Мальчишки перестали возиться и, сидя на корточках, прислонив друг к другу головы, затихли.
Максим направился в сторону тропинки, которая шла вдоль озера.
- Максим! - Я догнала его, дотронулась до руки. Подул ветер, вода в озере подернулась рябью. - Она наверняка поправилась к этому времени... Я уверена. Можно попробовать позвонить Джайлсу сегодня вечером, правда ведь? Но мы бы уже что-то услышали... он просто хотел, чтобы ты знал... Так досадно, что письмо задержалось! Может, он еще одно написал, хотя ты же знаешь, что Джайлс не любит писать, они оба не любят.
Это было правдой. Все эти годы мы изредка получали короткие дежурные письма, написанные крупным, как у девочки, почерком Беатрис, в которых было мало информации, иногда сообщалось о соседях, поездках в Лондон, о войне, затемнении, эвакуированных, нехватке того или другого, о курах, лошадях, очень деликатно, осторожно -' о семейных делах и ничего о прошлом. Поскольку мы переезжали с места на место и затем, после войны; приехали сюда, письма адресовались до востребования, приходили один-два раза в год и безнадежно опаздывали. Отвечала на письма я - столь же осторожно и -высокопарно, таким же неоформившимся почерком, как и Беатрис, стесняясь тривиальности и незначительности сообщаемых новостей. Поскольку Беатрис никогда не ссылалась на мои письма, я не имела понятия, доходили ли они до них.

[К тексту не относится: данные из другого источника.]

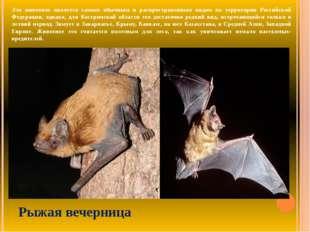 Это животное является самым обычным и распространенным видом на территории Ро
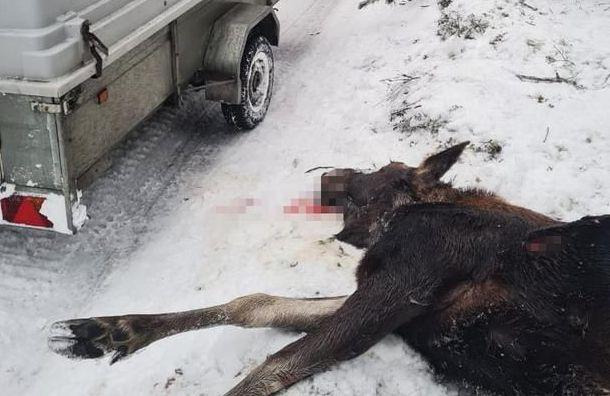 Браконьеры убили четырех лосей вЛенобласти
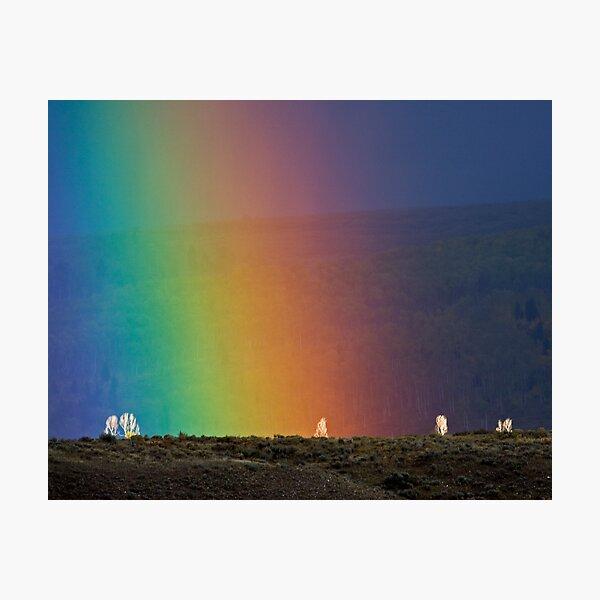 Rainbow Air, Ghost Trees Photographic Print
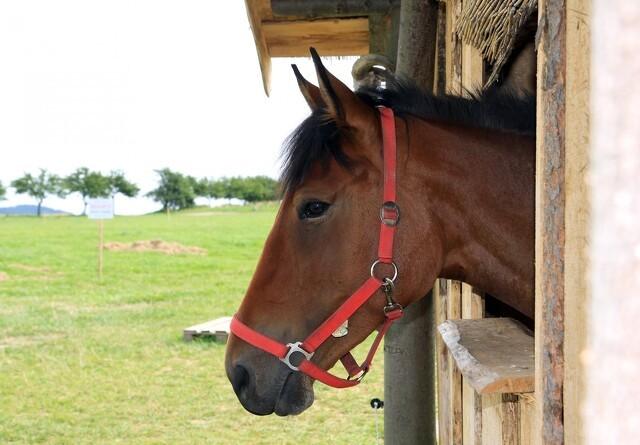 11 overraskende ting om din hest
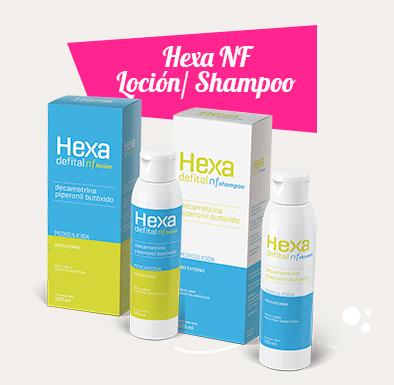 Hexa NF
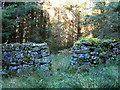 NY6475 : Sheepfold by Spur Rigg - main entrance by Mike Quinn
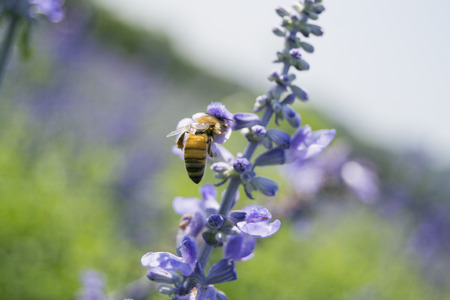 bee on flower: Bee on a lavender flower.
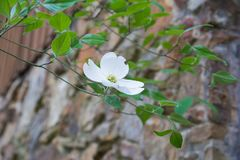 Dogwood Tree Flower Background. Cornus florida flowering dogwood is a species of flowering plant in the family Cornaceae native to eastern North America and Royalty Free Stock Photo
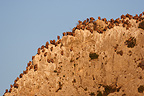 Groupe of Griffon Vultures on a cliff (Griffon Vulture)
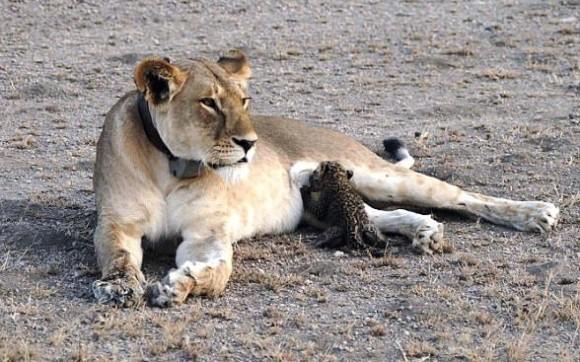母性はきまぐれ。メスライオンがヒョウの赤ちゃんにお乳を与える姿が目撃される(タンザニア)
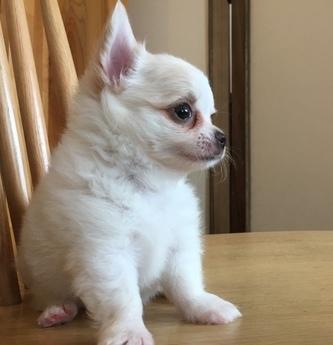 チワワ(ロング)の子犬(ID:1254311025)の4枚目の写真/更新日:2018-10-02
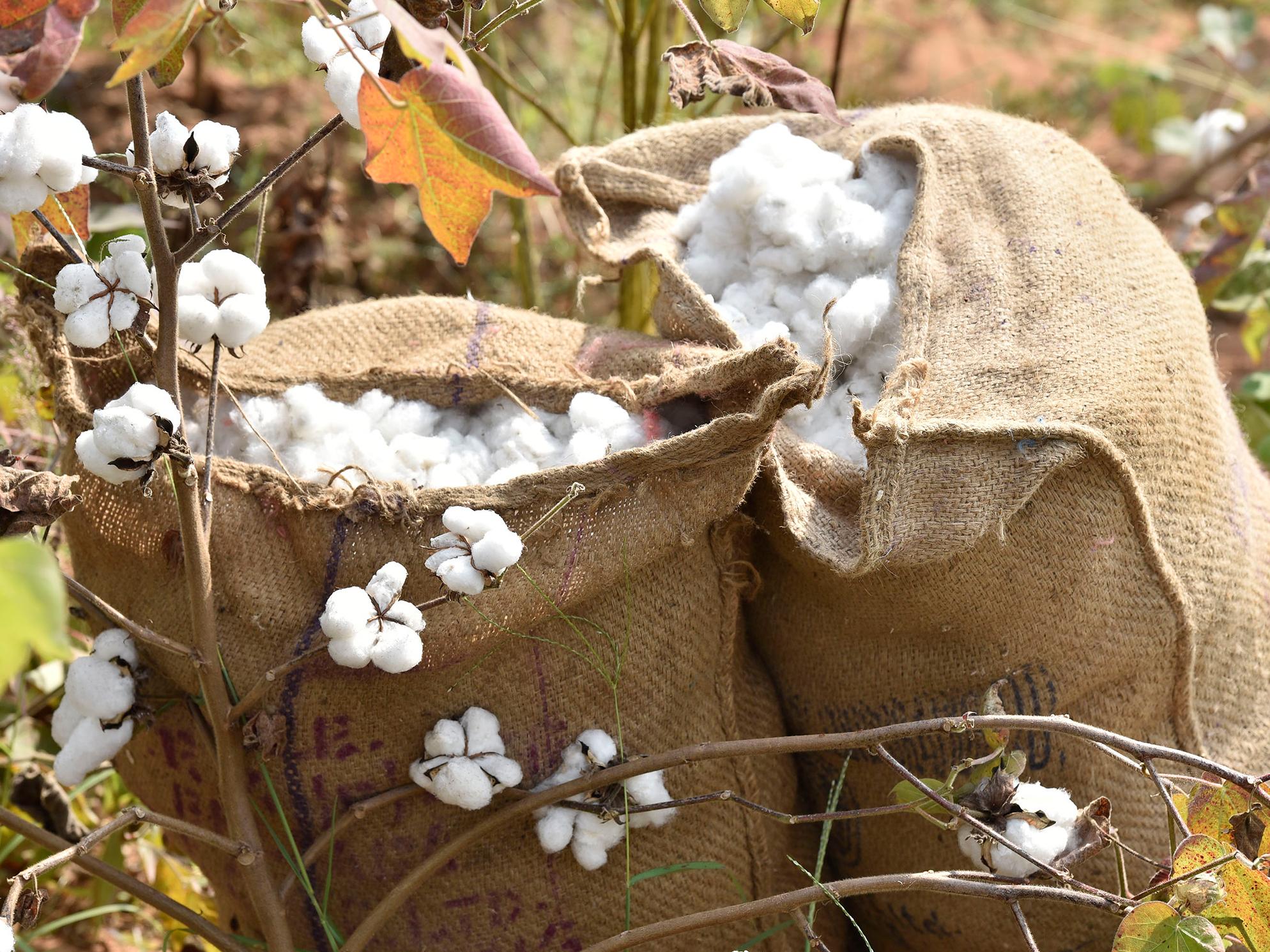 Zwei Säcke mit geernteter Baumwolle stehen auf einem Baumwollfeld.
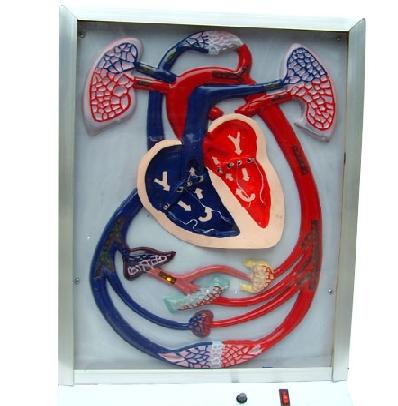 肺的模型结构图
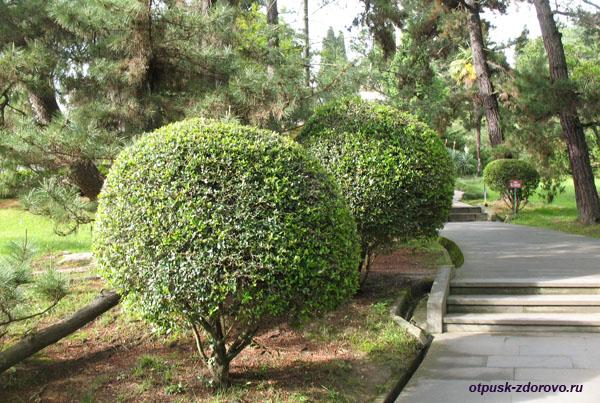Круглые деревья, Парк Дендрарий в Сочи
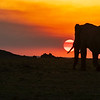 Elephant at sunset, Maasai Mara, Kenya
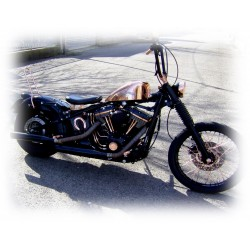 Harley Davidson softail 1450 Rame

- Прошу тебя, не надо так тревожиться. Я понимаю, что удар - неприятная вещь и это для нее будет очень тяжело, она привыкла быть активной, не может сидеть на месте, оставаться дома. Она вряд ли изменилась. - Я увидела нечто вроде былой улыбки на его лице и поняла, что он что-то вспомнил. - Но ведь такое случается нередко. И многие после этого возвращаются к нормальной жизни.